- **Las tareas**:
a: ¿Concuerdan con la columna sobre el civismo estas afirmaciones? (i) El "Manual de civismo" es de 2014. (ii) El libro tiene un solo autor. (iii) El capítulo X ocupa ocho páginas cortas. Responde sí o no a cada una y cita literalmente las palabras de la columna que lo deciden.
b: ¿Puedes imprimir sin ningún cambio el fragmento de la columna sobre el civismo que va de "Son los que" a "consideración."?
c: Contesta estas preguntas sobre la columna sobre el civismo:
(i) ¿Qué número tiene el capítulo cuyo título se menciona?
(ii) ¿De qué trata el civismo?
(iii) ¿Qué cuelgan algunos en edificios dizque destinados a la cultura?

Tal es el título del capítulo X del “Manual
de civismo”, 2014, el libro de Victoria Camps y Salvador Giner que en Cali
todos deberían leer o al menos las ocho cortas
páginas de dicho capítulo... o siquiera esta columna hasta el final. El
asunto es que el civismo trata del modo de vivir en la ciudad, propio del
ciudadano; es esa paz urbana de la que no habla el
acuerdo. Como ellos lo
dejan en claro en la introducción, son tres palabras originadas, precisamente,
en “civis”.
Son los que afean la ciudad privándola de su encanto. Los que la ensucian,
o que dejan que sus perros lo hagan, los que pintarrajean sus muros, los que
hacen ruido con su música o con sus vehículos o con sus pitos o con sus
reparaciones locativas los fines de semana, los que se pasan los semáforos en
rojo, o no respetan los pasos peatonales o se estacionan en los andenes, los
que cruzan las calles por la mitad, los que demuelen construcciones sin
permiso, los que cuelgan grandes avisos en edificios dizque destinados a la
cultura, o instalan vallas o antenas en cualquier parte y sin ninguna
consideración.

- **Registros proporcionados**:
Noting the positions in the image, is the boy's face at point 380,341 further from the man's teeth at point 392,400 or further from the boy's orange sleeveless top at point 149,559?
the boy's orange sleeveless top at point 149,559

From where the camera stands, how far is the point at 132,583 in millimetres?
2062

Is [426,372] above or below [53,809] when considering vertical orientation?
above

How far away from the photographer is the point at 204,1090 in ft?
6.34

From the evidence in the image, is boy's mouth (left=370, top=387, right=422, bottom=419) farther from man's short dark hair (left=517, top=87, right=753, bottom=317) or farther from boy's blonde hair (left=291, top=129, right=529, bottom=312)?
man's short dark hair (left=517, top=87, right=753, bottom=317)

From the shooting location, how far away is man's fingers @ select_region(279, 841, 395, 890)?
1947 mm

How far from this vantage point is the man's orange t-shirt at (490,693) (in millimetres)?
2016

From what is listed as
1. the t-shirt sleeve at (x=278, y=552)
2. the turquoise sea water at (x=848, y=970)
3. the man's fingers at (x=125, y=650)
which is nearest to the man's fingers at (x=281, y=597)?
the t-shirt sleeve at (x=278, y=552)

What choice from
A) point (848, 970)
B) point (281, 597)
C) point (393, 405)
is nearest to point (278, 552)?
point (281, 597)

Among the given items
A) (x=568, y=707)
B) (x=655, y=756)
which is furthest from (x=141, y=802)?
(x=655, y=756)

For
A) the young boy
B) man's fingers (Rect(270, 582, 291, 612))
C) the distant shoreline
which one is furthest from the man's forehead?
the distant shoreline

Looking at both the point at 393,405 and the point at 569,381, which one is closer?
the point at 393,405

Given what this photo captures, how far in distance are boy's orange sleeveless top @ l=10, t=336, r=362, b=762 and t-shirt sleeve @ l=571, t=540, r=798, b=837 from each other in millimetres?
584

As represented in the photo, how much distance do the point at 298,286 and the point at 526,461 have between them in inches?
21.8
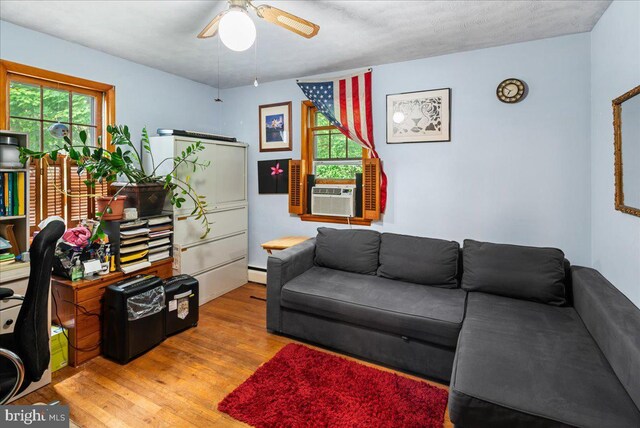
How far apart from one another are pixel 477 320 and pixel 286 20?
2123 millimetres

- **Las respuestas**:
a:
(i) Sí: "“Manual de civismo”, 2014".
(ii) No: "el libro de Victoria Camps y Salvador Giner".
(iii) Sí: "las ocho cortas páginas de dicho capítulo".

b:
Son los que afean la ciudad privándola de su encanto. Los que la ensucian,
o que dejan que sus perros lo hagan, los que pintarrajean sus muros, los que
hacen ruido con su música o con sus vehículos o con sus pitos o con sus
reparaciones locativas los fines de semana, los que se pasan los semáforos en
rojo, o no respetan los pasos peatonales o se estacionan en los andenes, los
que cruzan las calles por la mitad, los que demuelen construcciones sin
permiso, los que cuelgan grandes avisos en edificios dizque destinados a la
cultura, o instalan vallas o antenas en cualquier parte y sin ninguna
consideración.

c:
(i) Es el capítulo X.
(ii) Trata del modo de vivir en la ciudad, propio del ciudadano.
(iii) Cuelgan grandes avisos.